Monday, October 24, 2016

A House Full of "Family Pictures"

The other day I posted an Instagram photo of part of a bookshelf in our house in which a five volume English edition of St Thomas Aquinas's Summa Theologiae and other books have a framed picture of St Mother Teresa plunked against them casually, almost haphazardly.

Next to my bed, the Mexican holy 
water font, Our Lady of Guadalupe
and Jesus with his Sacred Heart (also 
from Mexico), Jesus in the Divine
Mercy icon, the papal crucifix, an 
icon of the Last Supper, St John Paul, 
St Joseph (image of our home statue), 
and then the words of Edith Stein
(St Teresa Benedicta of the Cross) 
that so often give me strength. I can 
see this shelf even when lying in bed. 
It helps to focus my heart each day.


I noted that the reason we have saints' pictures all around the house is not because we are fanatics or idol worshipers (we don't worship the saints) but because they are our friends, indeed they are "family" -- members of God's family who are alive in the Church in glory and who care for us, inspire us, and pray for us.

Soon after that came St John Paul II's feast day and I posted our "personal" JPII pic, from our honeymoon journey to Rome in 1996. That is, of course, a very special picture because it is a kind of memorial of a real meeting that took place (I also met and spoke with Mother Teresa in 1993, but no one was around taking pictures of that event, nor do I feel the need of one).

The picture of JPII, however, is always there to evoke a memory for both of us. That encounter, our brief conversation, and his blessing of our marriage will always be precious to us. In those moments, we were struck by his amazing capacity to give of himself, his humanity, and also his vulnerability, his frailty, his own need to be loved. I think that, for a moment, we consoled him too.

It is an important memory of an event that has very much to do with the history of our journey as a couple and a family. It helps us remember that even now his prayers continue to accompany us. That intense interpersonal moment, I am confident, remains present in the glorified awareness of St John Paul and gives shape to the mysterious but close affection with which he cares for us and helps us to remember Jesus Christ.

And we keep that picture, in a frame, in a very ordinary place in the corner of the dining room.

Well trafficked though otherwise ordinary corner, next to the family Apostolic Blessing that was obtained for us by friend.

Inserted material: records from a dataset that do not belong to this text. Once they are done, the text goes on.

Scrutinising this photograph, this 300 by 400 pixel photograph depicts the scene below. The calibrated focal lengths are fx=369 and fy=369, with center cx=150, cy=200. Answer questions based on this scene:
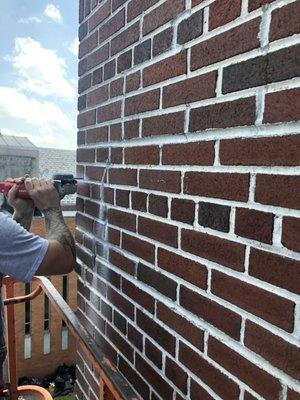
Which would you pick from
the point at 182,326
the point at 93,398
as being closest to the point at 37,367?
the point at 93,398

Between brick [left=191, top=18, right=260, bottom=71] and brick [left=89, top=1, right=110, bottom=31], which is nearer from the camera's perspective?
brick [left=191, top=18, right=260, bottom=71]

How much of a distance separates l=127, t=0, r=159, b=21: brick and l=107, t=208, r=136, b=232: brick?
36.6 inches

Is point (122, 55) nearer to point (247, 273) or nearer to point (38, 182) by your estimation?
point (38, 182)

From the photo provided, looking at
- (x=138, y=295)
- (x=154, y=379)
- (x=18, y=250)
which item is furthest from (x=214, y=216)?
(x=18, y=250)

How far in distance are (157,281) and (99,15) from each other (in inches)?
60.6

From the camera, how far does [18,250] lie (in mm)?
1724

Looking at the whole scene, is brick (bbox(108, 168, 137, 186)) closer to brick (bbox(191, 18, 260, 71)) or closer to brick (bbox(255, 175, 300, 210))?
brick (bbox(191, 18, 260, 71))

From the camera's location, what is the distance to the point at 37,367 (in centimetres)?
1794

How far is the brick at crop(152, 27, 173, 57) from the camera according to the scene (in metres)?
1.46

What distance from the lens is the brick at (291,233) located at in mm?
931

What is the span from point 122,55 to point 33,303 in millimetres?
17246

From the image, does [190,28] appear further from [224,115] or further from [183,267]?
[183,267]

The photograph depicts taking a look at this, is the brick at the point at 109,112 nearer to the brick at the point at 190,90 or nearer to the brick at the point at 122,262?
the brick at the point at 190,90

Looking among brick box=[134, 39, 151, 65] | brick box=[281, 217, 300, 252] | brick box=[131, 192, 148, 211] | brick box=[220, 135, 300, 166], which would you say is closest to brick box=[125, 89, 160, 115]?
brick box=[134, 39, 151, 65]
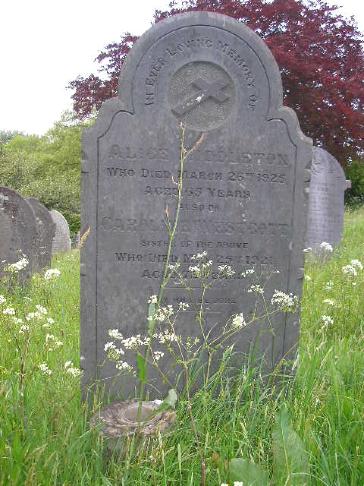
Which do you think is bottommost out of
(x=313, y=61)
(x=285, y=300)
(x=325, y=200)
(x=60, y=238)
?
(x=60, y=238)

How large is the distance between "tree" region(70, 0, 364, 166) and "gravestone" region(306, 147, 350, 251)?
772 centimetres

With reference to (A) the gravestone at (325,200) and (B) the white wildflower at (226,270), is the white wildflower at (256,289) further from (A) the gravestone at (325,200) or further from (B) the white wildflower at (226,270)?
(A) the gravestone at (325,200)

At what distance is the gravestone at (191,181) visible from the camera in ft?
9.76

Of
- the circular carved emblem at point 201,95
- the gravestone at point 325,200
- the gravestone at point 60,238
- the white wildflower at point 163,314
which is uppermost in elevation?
the circular carved emblem at point 201,95

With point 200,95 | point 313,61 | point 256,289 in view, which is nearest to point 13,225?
point 200,95

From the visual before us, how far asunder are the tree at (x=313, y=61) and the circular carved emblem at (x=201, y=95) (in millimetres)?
13074

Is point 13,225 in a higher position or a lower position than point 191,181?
lower

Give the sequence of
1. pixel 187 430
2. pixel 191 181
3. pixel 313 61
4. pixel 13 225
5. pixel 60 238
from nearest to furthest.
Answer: pixel 187 430
pixel 191 181
pixel 13 225
pixel 60 238
pixel 313 61

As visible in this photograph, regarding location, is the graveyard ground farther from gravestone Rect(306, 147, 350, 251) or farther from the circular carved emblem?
gravestone Rect(306, 147, 350, 251)

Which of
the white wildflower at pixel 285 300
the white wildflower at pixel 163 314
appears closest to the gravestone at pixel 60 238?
the white wildflower at pixel 285 300

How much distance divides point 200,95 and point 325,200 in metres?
5.86

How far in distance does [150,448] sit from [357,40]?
17.0 m

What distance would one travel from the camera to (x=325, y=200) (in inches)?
333

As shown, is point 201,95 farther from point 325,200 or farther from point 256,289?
point 325,200
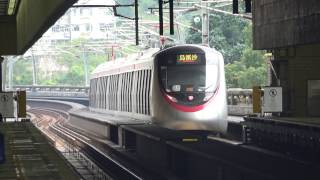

*Of course, you don't have to meet a saint during their earthly life in order to develop a deep and fruitful companionship with them. I am convinced that there are times when saints you've never even heard of will "come along" and "tap you on the shoulder" (in a sense). They initiate the relationship with you, and you become aware of their solicitude for you a certain times in your life even as you are prompted to ask for the assistance of their prayers.

Some saints "nudge" us frequently to make sure we don't forget about them, as if to say, "I'm here, you know!"

I'm using the terminology of ordinary human interaction because these are genuine human relationships, even though for us they live within the sphere of faith. The saints are our friends, our brothers and sisters in Christ, members of His Body just as we who are still on our earthly pilgrimage are members of one another in Christ.

God's Kingdom is a communion of persons, a great family gathered for the wedding feast. None of our great friendships with the saints in glory -- or with our fellow Christians in this present life, or with those others who have been given to us in life, who are loved by Christ and destined for this glorious banquet even if they do not yet know it -- take away from the uniqueness of our belonging to Jesus the Bridegroom. On the contrary, the fruitfulness of His love is their foundation and sustenance.

On another book shelf, the busts of Jesus and Mary carved in the Holy Land from olive wood.